The genotype distribution of the XRCC1 gene indicates a role for base excision repair in the development of therapy-related AML

Claire H Seedhouse*, Rowena Bainton, Michael Lewis, Alexander Harding, Nigel Russell, and Emma Das-Gupta

Academic Haematology, University Of Nottingham, Nottingham, United Kingdom

* Corresponding author; email: claire.seedhouse{at}nottingham.ac.uk.

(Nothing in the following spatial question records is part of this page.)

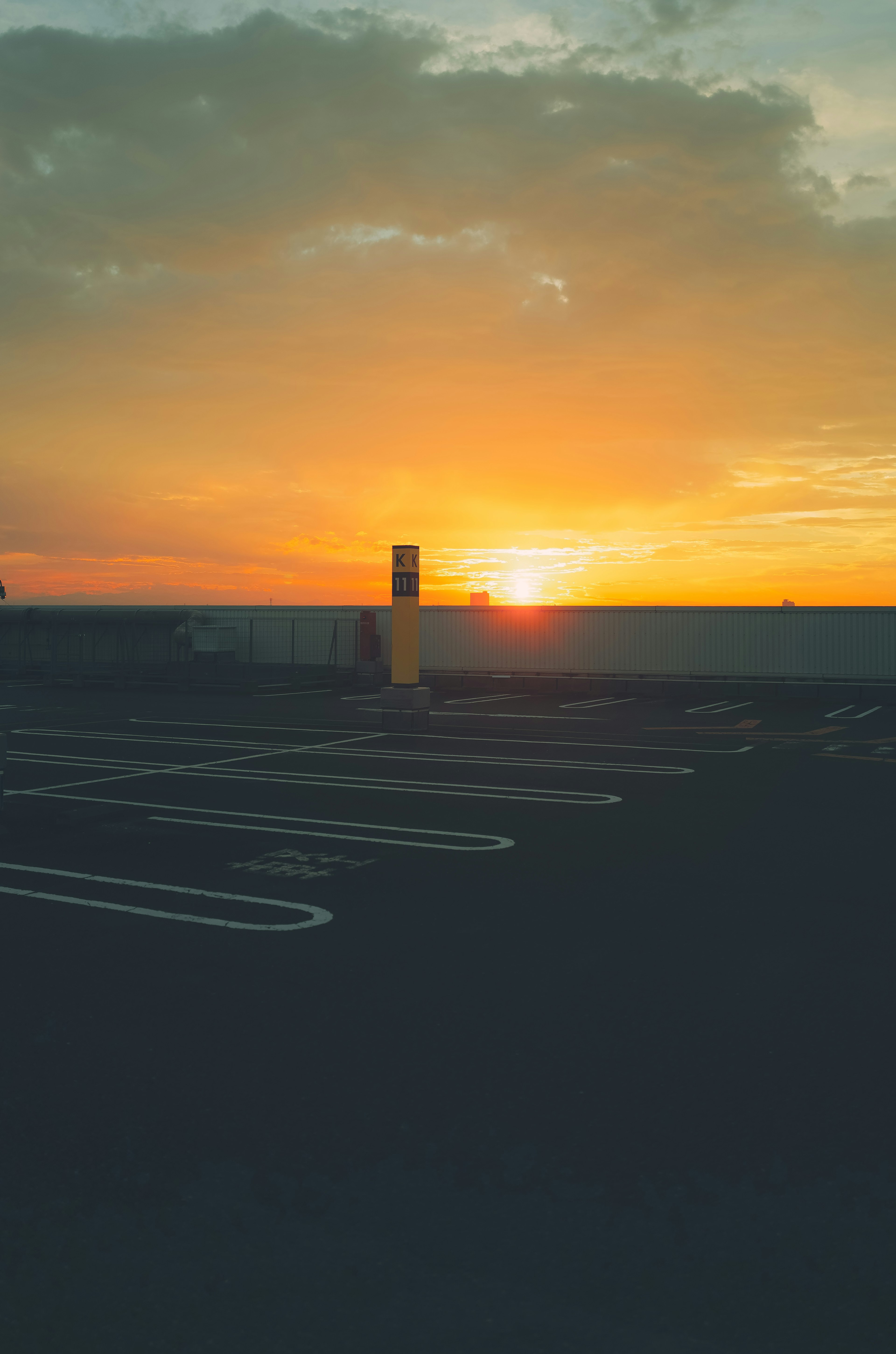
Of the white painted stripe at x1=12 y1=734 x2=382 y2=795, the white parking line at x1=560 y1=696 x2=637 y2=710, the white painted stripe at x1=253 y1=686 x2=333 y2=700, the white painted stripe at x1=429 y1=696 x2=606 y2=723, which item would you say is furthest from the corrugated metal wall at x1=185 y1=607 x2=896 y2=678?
the white painted stripe at x1=12 y1=734 x2=382 y2=795

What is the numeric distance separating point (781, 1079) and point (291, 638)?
127 feet

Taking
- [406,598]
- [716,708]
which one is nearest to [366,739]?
[406,598]

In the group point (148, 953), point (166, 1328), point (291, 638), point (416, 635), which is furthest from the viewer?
point (291, 638)

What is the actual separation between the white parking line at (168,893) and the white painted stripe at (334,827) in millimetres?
2140

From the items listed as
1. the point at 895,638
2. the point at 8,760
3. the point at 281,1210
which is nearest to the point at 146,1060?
the point at 281,1210

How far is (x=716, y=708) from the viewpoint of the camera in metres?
29.1

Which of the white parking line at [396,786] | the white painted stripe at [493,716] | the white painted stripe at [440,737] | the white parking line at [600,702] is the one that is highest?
the white parking line at [600,702]

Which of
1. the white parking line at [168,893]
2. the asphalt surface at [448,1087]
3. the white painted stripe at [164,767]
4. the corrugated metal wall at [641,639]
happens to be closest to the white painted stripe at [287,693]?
the corrugated metal wall at [641,639]

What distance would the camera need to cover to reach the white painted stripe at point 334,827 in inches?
391

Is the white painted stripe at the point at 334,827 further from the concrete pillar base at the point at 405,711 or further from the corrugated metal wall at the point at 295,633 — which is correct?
A: the corrugated metal wall at the point at 295,633

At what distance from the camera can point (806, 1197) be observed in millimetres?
3773

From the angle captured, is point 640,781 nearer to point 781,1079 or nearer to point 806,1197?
point 781,1079

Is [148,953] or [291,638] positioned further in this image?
[291,638]

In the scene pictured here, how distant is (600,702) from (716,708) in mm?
3587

Recently polymorphisms in several DNA repair genes have been described. These polymorphisms may affect DNA repair capacity and modulate cancer susceptibility via gene-environment interactions. We have investigated DNA repair capacity and its association with acute myeloblastic leukaemia (AML). We have studied polymorphisms in three DNA repair genes, XRCC1, XRCC3 and XPD. In addition, we have looked at the incidence of a functional polymorphism in the NQO1 gene, which is involved in the protection of cells from oxidative damage. We have genotyped the above polymorphisms by PCR-RFLP in 134 de novo AML and 34 therapy-related AML (t-AML) cases and 178 controls. The distributions of the XRCC3 Thr241Met and NQO1 Pro187Ser genotypes were not significantly different among patients and controls. However the distribution of the XRCC1 Arg399Gln genotypes was significantly different when comparing the t-AML and control groups ({chi}2, p = 0.03). The presence of at least one XRCC1 399Gln allele indicates a protective effect for the allele in controls compared to t-AML cases, odds ratio 0.44 (95% CI 0.20-0.93). We found no interactions between the XRCC1 or XRCC3 and NQO1 genotypes. We also found no differences in the distribution of the XPD Lys751Gln or XRCC1-Arg194Trp genotypes. Our data provides evidence of a protective effect against AML in individuals who carry at least one copy of the variant XRCC1 399Gln allele compared to those homozygous for the common allele.